本文の抜粋 |

□ □ □

これまで行政の税金に頼ってきたが、これが困難になり「活用することで保存」するという。物件は基本的に15年の賃貸契約で借りる仕組みだ。
「観光地にするのが目的ではなくて、観光は手段だ」との発想は今後、広がっていくのだろう。

【 内 容 】

「伊予の小京都」とも呼ばれる愛媛県大洲市。

市のシンボルである大洲城のふもとではいま、住む人がいなくなった古民家がリノベーションされて、次々とホテルの客室に生まれ変わっています。
取材すると見えてきたのは、観光を手段として町を保全しようという「サステイナブル」な観光のあり方です。
(NHK松山放送局 藤田理世/八幡浜支局 勅使河原佳野)

町全体がホテルに

大洲城を中心に城下町が広がる愛媛県大洲市

いま、歴史的な建物を活用したまちづくりが進んでいます。
その一環として作られたのが「分散型ホテル」です。
市内にある22棟の古民家を改修して客室を作り、町じゅうがホテルとなっているのです。

きっかけは空き家問題

大洲市は江戸時代から昭和初期まで、製糸業や和紙、木ろう作りで栄えた、歴史ある町です。

しかし、過疎化が進んで空き家が増え、市全体に2000軒以上の空き家があるといわれています。
壊れかけた空き家にブルーシートがかけられて、風光明媚な町並みがなくなりつつありました。

キタ・マネジメント 髙岡公三さん

そんな中、大洲市から相談を受けたのは、伊予銀行で地方創生の仕事をしていた髙岡公三さんです。
現在は市と連携してまちづくりのプロジェクトを進める団体の代表を務めています。

□ □ □

見る記録 |
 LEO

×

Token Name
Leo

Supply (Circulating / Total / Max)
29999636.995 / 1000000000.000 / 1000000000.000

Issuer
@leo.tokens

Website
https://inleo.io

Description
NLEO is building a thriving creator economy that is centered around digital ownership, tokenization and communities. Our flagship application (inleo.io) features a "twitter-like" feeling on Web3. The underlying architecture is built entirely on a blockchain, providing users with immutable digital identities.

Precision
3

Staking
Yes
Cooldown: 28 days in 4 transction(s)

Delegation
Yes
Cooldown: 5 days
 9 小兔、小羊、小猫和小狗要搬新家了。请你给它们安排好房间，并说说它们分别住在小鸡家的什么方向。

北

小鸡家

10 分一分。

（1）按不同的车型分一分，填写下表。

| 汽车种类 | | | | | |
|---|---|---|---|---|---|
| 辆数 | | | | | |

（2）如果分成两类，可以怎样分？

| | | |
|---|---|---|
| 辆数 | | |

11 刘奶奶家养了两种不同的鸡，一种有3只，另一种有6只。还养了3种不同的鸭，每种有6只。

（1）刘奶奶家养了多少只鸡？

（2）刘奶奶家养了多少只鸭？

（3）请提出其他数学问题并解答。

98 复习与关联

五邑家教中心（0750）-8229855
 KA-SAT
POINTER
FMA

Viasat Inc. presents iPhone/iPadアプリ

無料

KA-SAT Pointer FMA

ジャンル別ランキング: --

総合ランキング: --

□ □ □

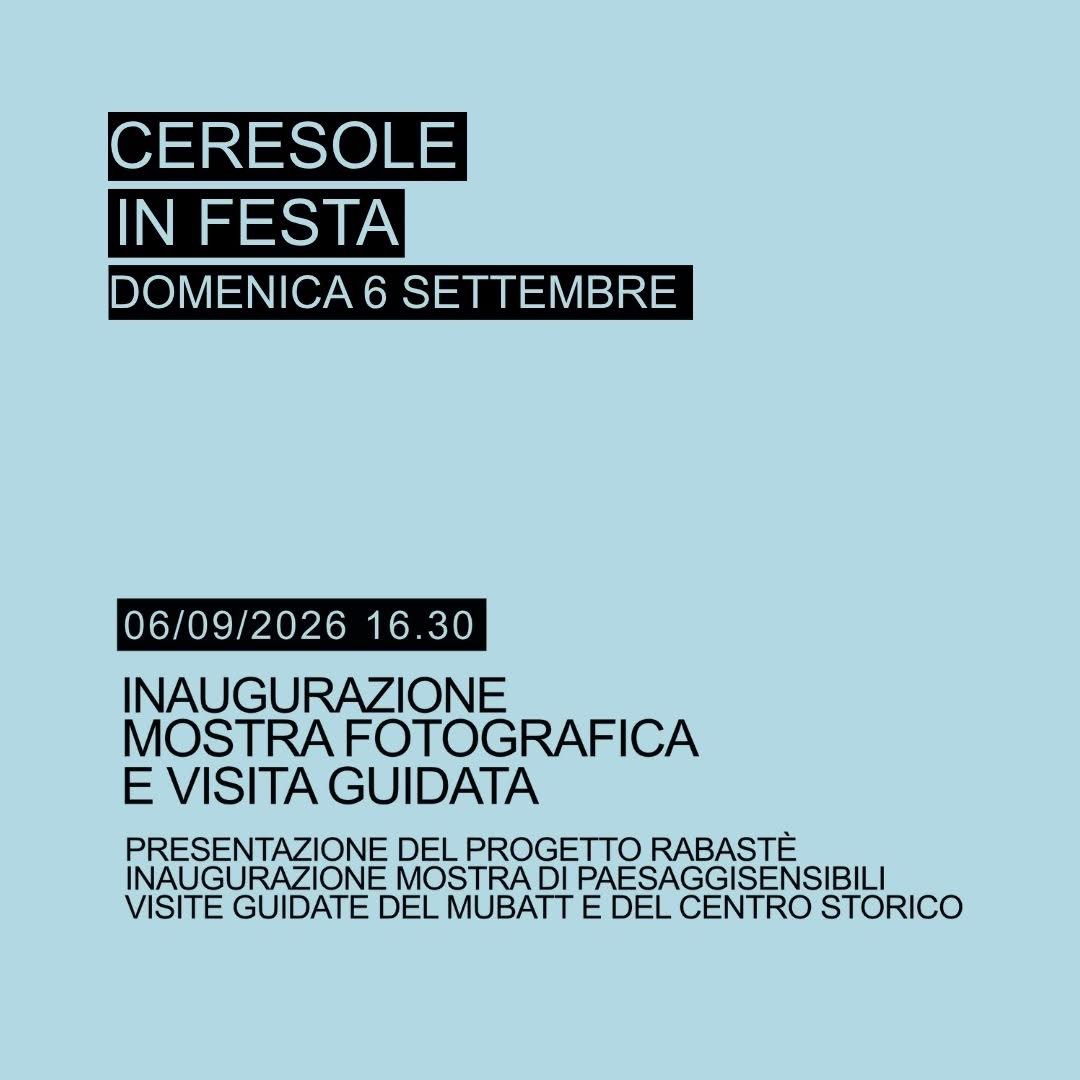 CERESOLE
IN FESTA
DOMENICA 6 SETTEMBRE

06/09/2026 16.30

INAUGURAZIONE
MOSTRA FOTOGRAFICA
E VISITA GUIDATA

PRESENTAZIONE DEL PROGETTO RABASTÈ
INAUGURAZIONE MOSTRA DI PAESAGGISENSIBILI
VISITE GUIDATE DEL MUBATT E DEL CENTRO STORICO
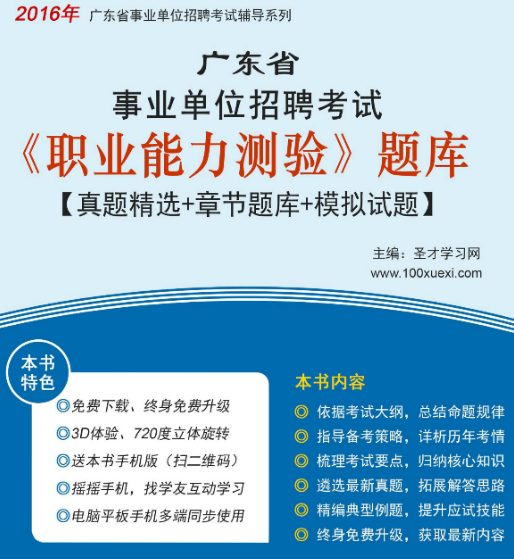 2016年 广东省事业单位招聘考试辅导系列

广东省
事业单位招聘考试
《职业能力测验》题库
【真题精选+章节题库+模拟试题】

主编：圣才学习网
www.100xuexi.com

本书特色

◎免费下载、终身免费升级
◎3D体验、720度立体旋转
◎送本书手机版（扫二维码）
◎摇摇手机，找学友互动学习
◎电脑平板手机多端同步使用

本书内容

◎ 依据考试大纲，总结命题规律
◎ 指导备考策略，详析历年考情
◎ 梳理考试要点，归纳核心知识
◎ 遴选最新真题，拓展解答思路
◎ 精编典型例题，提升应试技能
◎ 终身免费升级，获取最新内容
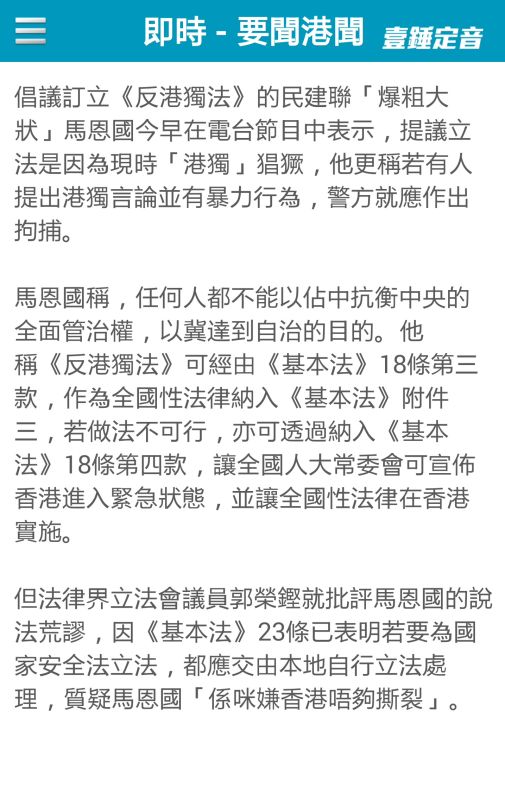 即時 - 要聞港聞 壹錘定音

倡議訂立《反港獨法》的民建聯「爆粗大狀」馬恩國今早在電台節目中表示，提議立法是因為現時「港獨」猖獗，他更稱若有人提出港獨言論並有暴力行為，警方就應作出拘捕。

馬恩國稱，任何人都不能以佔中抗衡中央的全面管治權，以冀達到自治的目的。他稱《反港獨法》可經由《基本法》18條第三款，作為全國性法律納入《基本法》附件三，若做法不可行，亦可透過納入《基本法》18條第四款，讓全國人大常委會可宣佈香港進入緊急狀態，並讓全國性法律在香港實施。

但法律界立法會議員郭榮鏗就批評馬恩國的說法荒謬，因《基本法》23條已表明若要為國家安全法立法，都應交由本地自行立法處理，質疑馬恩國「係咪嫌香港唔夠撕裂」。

□ □ □

作業の指示 |
a - 大洲市の町についての文章では、ホテルの客室にするために古民家を何棟改修したと書かれていますか。
b - 大洲市の町についての文章を、最後の文のあとから続けて書いてください。
ここにある記録は使わなくてもかまいません。

作業の答え |
a - 22棟です。

b -
(キタ・マネジメント 髙岡公三さん)
「市としては税金を投入して残すのは無理だということで、ではどうするかと考えたときに、活用することで残していくという方向性になりました。文化財が自らお金稼ぎ出すぐらいのことをやっていかないとダメなのではないかと」
外から来た人にお金を落としてもらうことで地域が潤う仕組みを目指し、観光客に町に長時間滞在してもらおうと、5年前、古民家を活用したホテルを作ることにしました。

お金で買えない”歴史”を保全する

客室に使われている空き家は、江戸時代から大正時代にかけて建てられた歴史ある建築物です。
ホテルにするにあたって大切にしたのは、当時の人々の息づかいを残すことでした。

例えば、こちらの部屋の壁には、江戸時代にかんなの代わりにちょうなを使って削られたはりが残っています。ここに下からライトを当てることによって、削り跡が文様のように見えます。

さらに、トイレの壁にはたくさんの文字が書かれています。江戸期に書かれたとされる落書きをあえてそのままに残しました。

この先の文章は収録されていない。